I not aware of anyone who ever said that.
The issue has always been what you have to do to seal, close, control the border and how long do you have to do it. And of course, what about the canadian border with 1000 agents only?
Authorize or appropriate?
Read bayourod's post #7, if that's not saying the borders can't be sealed than I don't know what is.
As far as the Canadian border: put the military up there too, we're vulnerable from terrorists and illegals entering there as well.
For now it's authorize.
Could you subtract that number from the total of illegals coming in per year and arrive at the number that will still come in illegally should the legislation pass? Or, possibly, more, since there would be a population of "legal" workers that look just like them to hide among, making it much harder to to spot an employer that hires them?
Sure it was. /sarcasm
I have no problem with any legislation that Virgil Goode proposes, he ain't the grandstander backstabber like Tom Tancredo is.
he ain't the grandstander backstabber like Tom Tancredo is.
I'm sure congressman Goode is very pleased to know that Dane doesn't think he's a backstabber. How about the other 244 congressmen who voted for it, do you think they're backstabbers or is it only Tom Tancredo?
If you throw enough men and money at the border, you could stop every thing. The question is how many and how much.
There is a law of diminishing returns.
You can read the bill.
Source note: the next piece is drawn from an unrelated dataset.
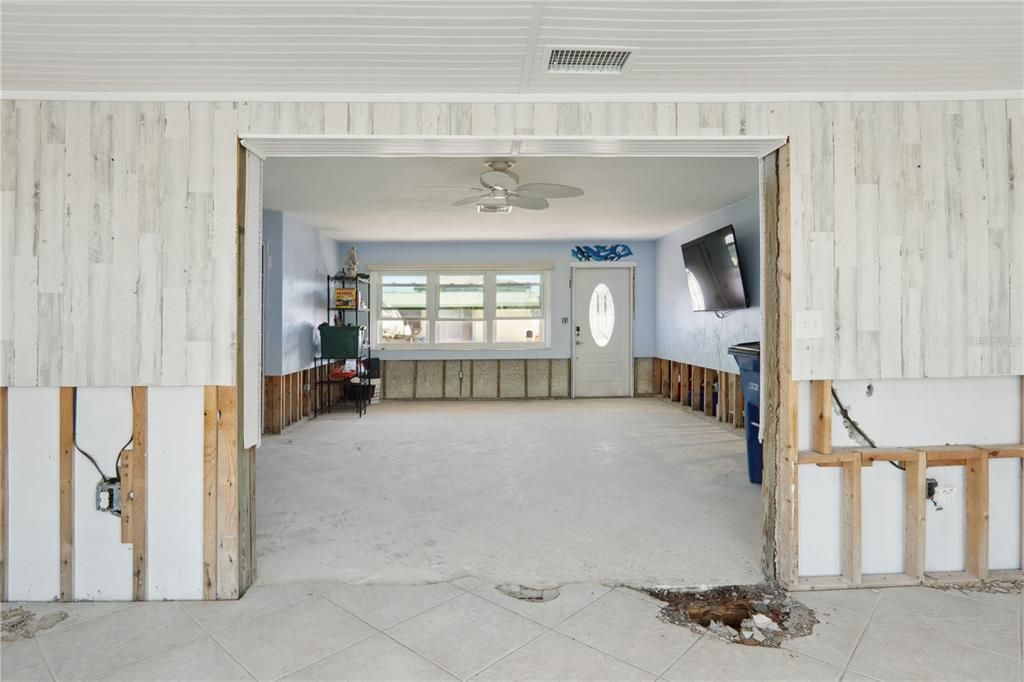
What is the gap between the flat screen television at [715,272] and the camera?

If the assigned military can't arrest, search, etc, what will they be doing and who will be doing the arresting and searching.
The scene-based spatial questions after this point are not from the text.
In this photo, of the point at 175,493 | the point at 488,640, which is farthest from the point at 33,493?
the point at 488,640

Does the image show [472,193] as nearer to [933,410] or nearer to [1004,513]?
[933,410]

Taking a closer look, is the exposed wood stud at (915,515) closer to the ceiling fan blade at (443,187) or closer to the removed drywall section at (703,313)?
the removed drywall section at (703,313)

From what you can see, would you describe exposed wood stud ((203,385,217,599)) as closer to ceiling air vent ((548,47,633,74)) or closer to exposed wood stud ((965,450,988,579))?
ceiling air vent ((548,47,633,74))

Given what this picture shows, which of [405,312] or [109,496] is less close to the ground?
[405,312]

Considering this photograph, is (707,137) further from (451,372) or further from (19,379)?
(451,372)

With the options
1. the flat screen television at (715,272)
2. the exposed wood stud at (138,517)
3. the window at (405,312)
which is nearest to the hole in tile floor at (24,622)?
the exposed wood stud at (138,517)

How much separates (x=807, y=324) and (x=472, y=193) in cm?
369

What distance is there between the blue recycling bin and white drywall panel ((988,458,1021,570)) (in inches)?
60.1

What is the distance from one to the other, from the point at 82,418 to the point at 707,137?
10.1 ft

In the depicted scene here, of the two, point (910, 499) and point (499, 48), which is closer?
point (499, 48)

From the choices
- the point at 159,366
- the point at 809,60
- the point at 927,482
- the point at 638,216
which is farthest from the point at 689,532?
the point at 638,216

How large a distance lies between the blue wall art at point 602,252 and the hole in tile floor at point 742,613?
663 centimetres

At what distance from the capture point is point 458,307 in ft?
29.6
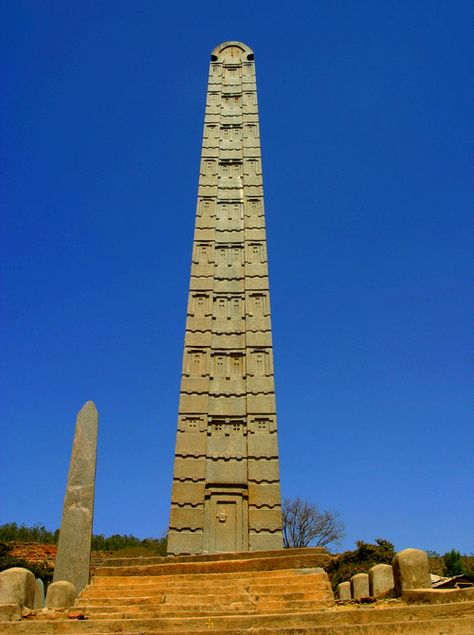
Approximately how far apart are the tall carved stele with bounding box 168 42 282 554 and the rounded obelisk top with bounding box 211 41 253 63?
95.2 inches

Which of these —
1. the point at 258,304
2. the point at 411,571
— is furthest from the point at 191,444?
the point at 411,571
As the bill states, there is a fine line on posse comitatus.
I doubt the other backstabber Shays voted for it.
It's not going to take millions of troops, their presence alone will be a deterrent to would be illegals, drug smugglers and terrorists. We'll always need a civilian force and hopefully as their ranks increase the military can be taken off.
Using the military as border guards is managerial foolishness. You must have a very low regard for our professional military personnel.
We don't have enough soldiers now to have normal rotations in Iraq. Every budgeted slot in the military exists because there is a need for a person in that slot.
If someone said "Let's use teachers and firemen to guard the border", wouldn't you immediately ask who would teach school and put out fires? Why do you assume that our military personnel are any less necessary in the jobs they are currently performing?
Besides, there aren't enough men and women in all our armed forces to seal the borders.
Perhaps you can find an answer to your question in the bill.
Quite the opposite, I've got a very high regard for their ability to take on whatever mission is requested of them and do it well. And judging by the hostility in your post you're also quite aware they will succeed in keeping illegals out, which is definitely not part of your agenda.
We especially need more inspections at ports.
Although there's nothing I can do about your obsession Tom Tancredo is a backstabber if you're happy that this amendment passed then for once we agree.
Couldn't agree more, if we just used the military for that purpose it would be of great benefit.
LOL! I wasn't the one who has the obsesseion of kicking a good conservative when he's getting kicked by the demos and press, as Tom Tancredo does.